═══ Listed entries

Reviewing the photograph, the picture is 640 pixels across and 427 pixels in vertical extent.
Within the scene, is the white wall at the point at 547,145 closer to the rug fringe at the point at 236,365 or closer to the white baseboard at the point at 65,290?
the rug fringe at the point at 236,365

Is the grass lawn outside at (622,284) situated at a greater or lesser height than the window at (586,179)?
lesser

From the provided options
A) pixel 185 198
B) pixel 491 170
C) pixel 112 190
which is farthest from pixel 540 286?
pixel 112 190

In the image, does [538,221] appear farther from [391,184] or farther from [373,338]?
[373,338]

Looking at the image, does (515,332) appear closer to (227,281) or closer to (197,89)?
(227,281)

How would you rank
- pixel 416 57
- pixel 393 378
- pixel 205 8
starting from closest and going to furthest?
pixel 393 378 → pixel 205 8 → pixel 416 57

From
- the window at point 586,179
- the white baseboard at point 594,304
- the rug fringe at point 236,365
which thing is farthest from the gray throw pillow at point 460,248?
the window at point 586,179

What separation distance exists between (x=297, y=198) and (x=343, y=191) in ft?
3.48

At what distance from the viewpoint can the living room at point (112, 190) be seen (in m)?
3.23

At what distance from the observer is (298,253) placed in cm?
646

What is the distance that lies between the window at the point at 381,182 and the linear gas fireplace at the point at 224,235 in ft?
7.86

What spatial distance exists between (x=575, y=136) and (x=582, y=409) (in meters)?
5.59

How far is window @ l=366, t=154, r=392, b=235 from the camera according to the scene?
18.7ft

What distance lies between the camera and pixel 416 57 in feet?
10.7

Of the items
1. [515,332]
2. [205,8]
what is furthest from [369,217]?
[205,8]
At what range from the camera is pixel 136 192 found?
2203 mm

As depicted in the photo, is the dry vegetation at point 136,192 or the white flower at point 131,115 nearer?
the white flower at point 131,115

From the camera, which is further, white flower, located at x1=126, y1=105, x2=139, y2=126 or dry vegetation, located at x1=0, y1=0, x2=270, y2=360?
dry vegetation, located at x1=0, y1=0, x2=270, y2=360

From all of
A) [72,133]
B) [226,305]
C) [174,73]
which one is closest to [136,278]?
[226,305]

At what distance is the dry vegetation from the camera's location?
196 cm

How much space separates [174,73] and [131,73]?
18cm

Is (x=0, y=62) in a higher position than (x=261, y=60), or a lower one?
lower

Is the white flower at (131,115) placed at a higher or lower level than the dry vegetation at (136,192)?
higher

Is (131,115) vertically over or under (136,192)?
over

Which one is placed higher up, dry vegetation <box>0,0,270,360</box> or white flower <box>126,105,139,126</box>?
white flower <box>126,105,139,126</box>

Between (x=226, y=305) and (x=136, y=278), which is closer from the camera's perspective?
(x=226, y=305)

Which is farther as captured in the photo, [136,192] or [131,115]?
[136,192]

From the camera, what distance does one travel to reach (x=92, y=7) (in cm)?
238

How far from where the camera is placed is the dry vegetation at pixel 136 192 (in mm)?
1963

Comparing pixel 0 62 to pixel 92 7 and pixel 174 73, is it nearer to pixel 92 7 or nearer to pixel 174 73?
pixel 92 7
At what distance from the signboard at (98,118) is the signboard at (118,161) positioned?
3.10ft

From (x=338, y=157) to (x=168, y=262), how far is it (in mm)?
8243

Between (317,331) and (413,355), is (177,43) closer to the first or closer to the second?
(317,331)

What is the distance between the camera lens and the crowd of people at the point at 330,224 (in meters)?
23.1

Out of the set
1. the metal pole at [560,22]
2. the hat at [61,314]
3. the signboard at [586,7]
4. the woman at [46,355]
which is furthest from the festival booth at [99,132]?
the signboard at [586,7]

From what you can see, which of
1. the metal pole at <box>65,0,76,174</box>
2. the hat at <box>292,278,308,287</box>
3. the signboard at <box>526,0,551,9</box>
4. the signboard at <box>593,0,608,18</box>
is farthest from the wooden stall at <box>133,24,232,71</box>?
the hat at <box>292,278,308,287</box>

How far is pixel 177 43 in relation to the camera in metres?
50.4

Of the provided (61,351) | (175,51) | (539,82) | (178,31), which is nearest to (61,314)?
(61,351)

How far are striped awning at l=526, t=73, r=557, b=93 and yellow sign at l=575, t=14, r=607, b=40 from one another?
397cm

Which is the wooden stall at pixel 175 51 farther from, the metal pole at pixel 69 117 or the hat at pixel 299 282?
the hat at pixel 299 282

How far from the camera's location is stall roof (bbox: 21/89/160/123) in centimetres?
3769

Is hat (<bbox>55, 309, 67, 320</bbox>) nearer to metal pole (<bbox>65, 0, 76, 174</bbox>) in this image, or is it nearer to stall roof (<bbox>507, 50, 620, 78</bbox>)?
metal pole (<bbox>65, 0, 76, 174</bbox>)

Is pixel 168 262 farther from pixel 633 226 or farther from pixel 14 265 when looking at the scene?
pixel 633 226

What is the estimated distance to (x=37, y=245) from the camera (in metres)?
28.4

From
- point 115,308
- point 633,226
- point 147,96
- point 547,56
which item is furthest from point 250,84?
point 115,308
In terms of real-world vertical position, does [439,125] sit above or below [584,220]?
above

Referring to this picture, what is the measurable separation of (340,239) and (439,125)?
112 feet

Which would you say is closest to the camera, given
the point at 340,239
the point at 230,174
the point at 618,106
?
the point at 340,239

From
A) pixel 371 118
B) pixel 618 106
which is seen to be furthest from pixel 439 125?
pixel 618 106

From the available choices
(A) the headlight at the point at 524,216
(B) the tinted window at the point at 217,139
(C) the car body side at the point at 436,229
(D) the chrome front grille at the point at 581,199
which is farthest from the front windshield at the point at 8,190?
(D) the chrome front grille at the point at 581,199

══════

## Job:
Count the lines in the rows above that contain the string "meters". Reply with the number alone.

## Solution to this exercise:
2